Читать «Камешки на ладони (журнал «Наш современник», 1990, № 6)» онлайн - страница 6
Владимир Алексеевич Солоухин
Обстоятельства дуэли известны до последнего жеста. Расстояние между барьерами было десять шагов. Противники встали в четырех шагах каждый от своего барьера. Значит, к началу поединка они находились в восемнадцати шагах друг от друга. Потом они начали сходиться. Если бы кто-нибудь из них не захотел подходить к барьеру, он мог бы не подходить, а стрелять со своего места. Стрелять, не доходя до барьера, правила позволяли. Нельзя было переходить за барьер.

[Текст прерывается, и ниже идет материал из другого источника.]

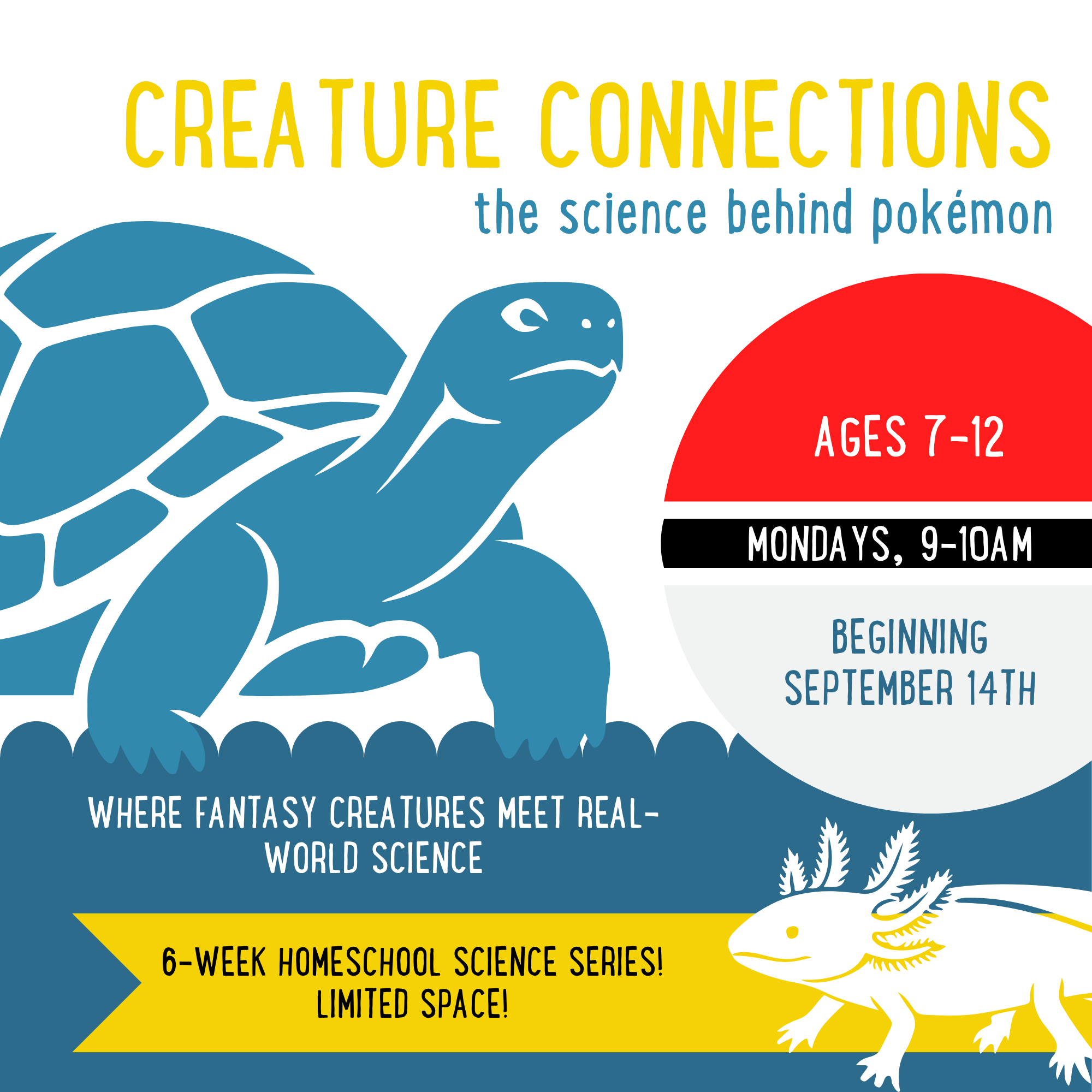 CREATURE CONNECTIONS
the science behind pokémon

AGES 7-12

MONDAYS, 9-10AM

BEGINNING SEPTEMBER 14TH

WHERE FANTASY CREATURES MEET REAL-WORLD SCIENCE

6-WEEK HOMESCHOOL SCIENCE SERIES! LIMITED SPACE!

Пушкин был одним из лучших стрелков в России и опытным бойцом. Он избрал правильную тактику. Он быстро подошел к барьеру, преодолев четыре шага, и прицелился в Дантеса, идущего к барьеру медленно. Нет никаких сомнений, что, как только Дантес ступил бы на черту барьера, его ждал бы меткий и, конечно, смертельный выстрел Пушкина. Но Дантес выстрелил, сделав только два шага. Неизвестно, на какую долю секунды он опередил выстрелом Пушкина. Возможно, на сотую долю секунды, важно, что опередил. Рана оказалась смертельной. Даже если бы потом своим выстрелом Пушкин убил Дантеса, для него самого это уже не имело бы никакого значения. Рана от этого не стала бы менее тяжелой. Все дело в том, что Дантес на долю секунды опередил Пушкина.
* * *
Как не вспомнить гениальное изречение Гюго из его романа о французской революции: «Свобода одного гражданина кончается там, где начинается свобода другого гражданина».
* * *
Вот уже почти восемьдесят лет нас отучают любить свою историю, свою культуру, свой народ. Сначала это называлось шовинизмом, потом (поскольку русский народ становится малочисленным и поскольку другие малые народы тоже нужно ведь отучать любить свою историю, свою культуру, свой народ) стало это называться просто национализмом, без подразделения на шовинизм и национализм, и противопоставляется эта любовь к своей истории, к своей культуре, к своему народу, к своей земле — интернационализму. Как только человек заявит во всеуслышание: «я — русский», «я — украинец», «я — армянин» и тем, мол, горжусь, так сразу — ярлык. Националист. Еще заявить, что русский (грузин, белорус) куда ни шло, но уж этим гордиться… Чистый национализм. А мы ведь все кто? Не русские, не грузины, не украинцы, мы — интернационалисты. Мы должны любить эфиопов, камбоджийцев, кубинцев, кого угодно, только не свой народ, не самих себя. А может, и правда любить самих себя неприлично? И вообще, что это за чувство — любовь к своей родине, патриотизм? Врожденное оно или благоприобретенное, воспитанное? Ведь если благоприобретенное, то можно от него отучить, можно людей перевоспитать, и будут они все интернационалисты.